Nasihat nenek udah nggak digubris lagi oleh ayah dan ibu. Makanya, untuk
menyelamatkan masa depan kita dan ketenangan nenek di hari tuanya, nenek
berencana mau pindah ke Malang.
Kemarin Om Firman telah menelepon nenek, Om
sangat setuju dengan rencana nenek. Om Firman kasihan sekali pada nenek dan
kita. Kebetulan Om Firman dapat tugas belajar ke Jepang selama 2 tahun. Jadi
kita bisa nemenin Tante Naila yang nggak ikut ke Jepang. Makhlum babynya kan baru berumur 3
bulan. Di sana
kita bisa memulai segalanya Sa”, Dafa dengan serius menjelaskan kepada Salsa.
“Aku
mau Fa, mau banget.

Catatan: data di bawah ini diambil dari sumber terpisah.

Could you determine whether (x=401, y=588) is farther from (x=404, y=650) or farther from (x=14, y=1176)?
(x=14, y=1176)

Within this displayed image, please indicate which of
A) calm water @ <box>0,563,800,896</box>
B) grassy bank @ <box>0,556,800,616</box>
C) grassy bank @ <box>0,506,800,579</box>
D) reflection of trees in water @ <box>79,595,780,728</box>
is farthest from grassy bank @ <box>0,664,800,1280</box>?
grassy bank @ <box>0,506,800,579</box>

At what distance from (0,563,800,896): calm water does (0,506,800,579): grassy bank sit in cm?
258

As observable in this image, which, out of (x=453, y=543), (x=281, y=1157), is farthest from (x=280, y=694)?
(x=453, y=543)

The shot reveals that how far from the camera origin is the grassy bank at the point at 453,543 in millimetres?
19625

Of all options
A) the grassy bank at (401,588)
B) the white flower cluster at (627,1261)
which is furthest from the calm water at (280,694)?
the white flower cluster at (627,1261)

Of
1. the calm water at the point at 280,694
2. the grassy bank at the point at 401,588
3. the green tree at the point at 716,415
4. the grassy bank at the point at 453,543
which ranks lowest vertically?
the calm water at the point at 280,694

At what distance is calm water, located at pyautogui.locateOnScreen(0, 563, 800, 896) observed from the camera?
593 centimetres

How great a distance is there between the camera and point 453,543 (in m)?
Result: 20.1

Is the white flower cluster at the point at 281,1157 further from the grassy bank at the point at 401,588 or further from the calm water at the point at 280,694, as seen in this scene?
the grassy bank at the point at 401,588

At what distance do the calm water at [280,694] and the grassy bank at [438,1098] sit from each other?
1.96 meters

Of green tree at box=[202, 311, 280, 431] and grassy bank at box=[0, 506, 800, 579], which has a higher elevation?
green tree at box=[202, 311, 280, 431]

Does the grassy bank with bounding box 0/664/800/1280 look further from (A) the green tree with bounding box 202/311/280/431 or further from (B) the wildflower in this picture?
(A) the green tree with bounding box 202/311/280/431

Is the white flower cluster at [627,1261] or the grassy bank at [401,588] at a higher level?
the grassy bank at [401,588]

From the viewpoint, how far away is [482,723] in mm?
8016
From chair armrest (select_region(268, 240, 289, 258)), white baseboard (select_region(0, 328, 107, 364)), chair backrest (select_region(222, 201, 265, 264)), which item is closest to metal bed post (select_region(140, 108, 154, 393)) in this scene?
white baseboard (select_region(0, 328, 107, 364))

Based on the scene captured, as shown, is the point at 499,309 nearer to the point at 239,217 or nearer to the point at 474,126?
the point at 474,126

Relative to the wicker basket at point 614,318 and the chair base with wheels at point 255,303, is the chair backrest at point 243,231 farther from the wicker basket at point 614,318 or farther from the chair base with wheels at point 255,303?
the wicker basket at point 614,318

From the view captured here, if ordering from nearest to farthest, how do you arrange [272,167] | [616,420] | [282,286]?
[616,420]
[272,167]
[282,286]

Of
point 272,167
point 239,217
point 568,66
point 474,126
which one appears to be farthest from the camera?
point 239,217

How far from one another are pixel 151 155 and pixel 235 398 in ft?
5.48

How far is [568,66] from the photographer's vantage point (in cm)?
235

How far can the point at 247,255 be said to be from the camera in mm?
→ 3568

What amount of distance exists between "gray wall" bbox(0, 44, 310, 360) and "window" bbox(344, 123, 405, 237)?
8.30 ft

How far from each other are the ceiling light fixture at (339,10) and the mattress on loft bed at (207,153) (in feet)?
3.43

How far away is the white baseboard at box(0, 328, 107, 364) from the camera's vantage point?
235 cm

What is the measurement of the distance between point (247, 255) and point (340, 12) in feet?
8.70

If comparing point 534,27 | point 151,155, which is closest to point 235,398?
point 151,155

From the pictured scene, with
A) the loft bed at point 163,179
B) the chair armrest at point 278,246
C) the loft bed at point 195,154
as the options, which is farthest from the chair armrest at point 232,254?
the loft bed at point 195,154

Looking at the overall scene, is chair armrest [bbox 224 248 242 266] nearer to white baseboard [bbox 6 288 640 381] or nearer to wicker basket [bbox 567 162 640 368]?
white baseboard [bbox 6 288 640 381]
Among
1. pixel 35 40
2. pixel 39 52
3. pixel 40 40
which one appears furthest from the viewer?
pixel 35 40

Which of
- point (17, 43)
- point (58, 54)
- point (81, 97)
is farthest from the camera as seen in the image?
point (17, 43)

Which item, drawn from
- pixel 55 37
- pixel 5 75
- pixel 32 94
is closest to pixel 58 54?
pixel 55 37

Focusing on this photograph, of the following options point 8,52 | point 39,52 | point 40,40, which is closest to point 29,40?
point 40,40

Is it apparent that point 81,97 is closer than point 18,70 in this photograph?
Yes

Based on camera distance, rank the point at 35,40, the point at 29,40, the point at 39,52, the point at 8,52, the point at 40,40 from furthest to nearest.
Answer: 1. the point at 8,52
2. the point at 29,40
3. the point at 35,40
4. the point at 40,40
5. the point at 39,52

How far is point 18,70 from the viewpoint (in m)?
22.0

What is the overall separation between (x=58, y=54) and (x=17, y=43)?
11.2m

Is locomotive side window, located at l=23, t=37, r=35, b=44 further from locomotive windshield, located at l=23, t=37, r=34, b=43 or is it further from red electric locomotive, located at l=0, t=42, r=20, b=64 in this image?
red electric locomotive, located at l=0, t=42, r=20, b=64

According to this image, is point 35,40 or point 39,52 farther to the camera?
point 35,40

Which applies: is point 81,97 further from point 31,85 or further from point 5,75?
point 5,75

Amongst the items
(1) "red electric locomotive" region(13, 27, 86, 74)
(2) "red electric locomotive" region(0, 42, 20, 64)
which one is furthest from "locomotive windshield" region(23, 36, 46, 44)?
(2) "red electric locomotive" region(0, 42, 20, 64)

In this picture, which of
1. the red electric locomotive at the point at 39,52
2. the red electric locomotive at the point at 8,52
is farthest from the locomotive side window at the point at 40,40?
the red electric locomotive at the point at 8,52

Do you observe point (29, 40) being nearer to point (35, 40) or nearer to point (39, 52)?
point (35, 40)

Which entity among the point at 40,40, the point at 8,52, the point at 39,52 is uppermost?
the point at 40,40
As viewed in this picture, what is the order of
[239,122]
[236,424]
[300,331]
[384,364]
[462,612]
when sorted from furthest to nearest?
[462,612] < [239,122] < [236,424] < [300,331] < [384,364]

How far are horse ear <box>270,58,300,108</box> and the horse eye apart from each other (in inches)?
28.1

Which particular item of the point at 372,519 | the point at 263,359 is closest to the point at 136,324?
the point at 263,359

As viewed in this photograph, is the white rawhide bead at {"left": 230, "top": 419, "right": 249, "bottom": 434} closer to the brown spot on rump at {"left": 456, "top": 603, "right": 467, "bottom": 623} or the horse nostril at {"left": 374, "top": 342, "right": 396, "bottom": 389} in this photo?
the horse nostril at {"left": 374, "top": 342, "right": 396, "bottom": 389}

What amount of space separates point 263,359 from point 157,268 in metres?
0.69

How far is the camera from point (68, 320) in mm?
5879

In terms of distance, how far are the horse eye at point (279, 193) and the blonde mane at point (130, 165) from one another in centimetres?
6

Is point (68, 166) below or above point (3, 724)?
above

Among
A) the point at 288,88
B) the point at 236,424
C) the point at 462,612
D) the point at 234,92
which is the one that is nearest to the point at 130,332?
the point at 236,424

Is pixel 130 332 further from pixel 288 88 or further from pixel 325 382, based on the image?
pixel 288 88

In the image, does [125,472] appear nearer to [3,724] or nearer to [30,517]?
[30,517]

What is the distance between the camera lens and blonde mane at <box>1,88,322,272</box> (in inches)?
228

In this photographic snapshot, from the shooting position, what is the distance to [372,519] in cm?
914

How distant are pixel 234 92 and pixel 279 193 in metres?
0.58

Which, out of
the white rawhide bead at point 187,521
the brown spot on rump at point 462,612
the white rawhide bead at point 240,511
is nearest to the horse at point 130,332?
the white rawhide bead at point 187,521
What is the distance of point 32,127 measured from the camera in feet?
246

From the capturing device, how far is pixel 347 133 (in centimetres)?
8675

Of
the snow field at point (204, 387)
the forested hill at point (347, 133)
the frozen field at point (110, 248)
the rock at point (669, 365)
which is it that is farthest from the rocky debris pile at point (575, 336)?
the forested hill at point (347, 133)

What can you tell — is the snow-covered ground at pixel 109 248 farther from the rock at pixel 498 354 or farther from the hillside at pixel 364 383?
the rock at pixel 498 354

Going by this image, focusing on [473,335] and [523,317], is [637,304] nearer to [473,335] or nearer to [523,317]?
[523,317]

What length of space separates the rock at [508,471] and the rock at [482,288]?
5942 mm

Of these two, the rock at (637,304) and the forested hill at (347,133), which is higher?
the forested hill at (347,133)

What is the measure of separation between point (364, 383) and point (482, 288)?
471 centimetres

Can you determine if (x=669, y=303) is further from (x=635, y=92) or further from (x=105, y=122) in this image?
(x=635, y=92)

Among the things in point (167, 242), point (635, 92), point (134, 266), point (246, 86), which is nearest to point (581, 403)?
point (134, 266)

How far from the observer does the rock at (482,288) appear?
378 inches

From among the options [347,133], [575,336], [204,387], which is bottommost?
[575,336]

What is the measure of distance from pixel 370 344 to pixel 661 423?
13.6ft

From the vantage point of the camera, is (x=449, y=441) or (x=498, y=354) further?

Terus kapan kita ngurus surat pindah sekolah”, jawab Salsa penuh
semangat.
“Yah,
besoklah Sa, tapi kita harus bilang sendiri dulu pada ayah dan ibu. Sebenarnya
tadi nenek udah ngomongin hal ini ke ibu, kata ibu terserah. Kayaknya ibu udah
nggak peduli lagi. Kata nenek semoga hal ini bisa memberi kesempatan pada ayah dan ibu
menyelesaikan persoalan mereka, dengan cara mereka sendiri. Nenek yakin dengan
kepindahan kita ini akan sedikit membuka mata hati mereka”, kata Dafa tak kalah semangatnya.
Malam
semakin larut. Salsa dan Dafa masih sibuk membicarakan rencana kepindahan
mereka. Dan di ujung malam mereka baru hendak beranjak masuk rumah. Salsa
dengan penuh kasih menuntun Dafa yang berjalan tertatih-tatih. Senyum bahagia
berkembang di hati mereka. Sementara bintang-bintang di langit masih tetap pada
setianya memberi keindahan ke seluruh maya pada. “Sa, ternyata bintang-bintang
itu masih milik kita”, bisik Dafa pada saudara kembarnya.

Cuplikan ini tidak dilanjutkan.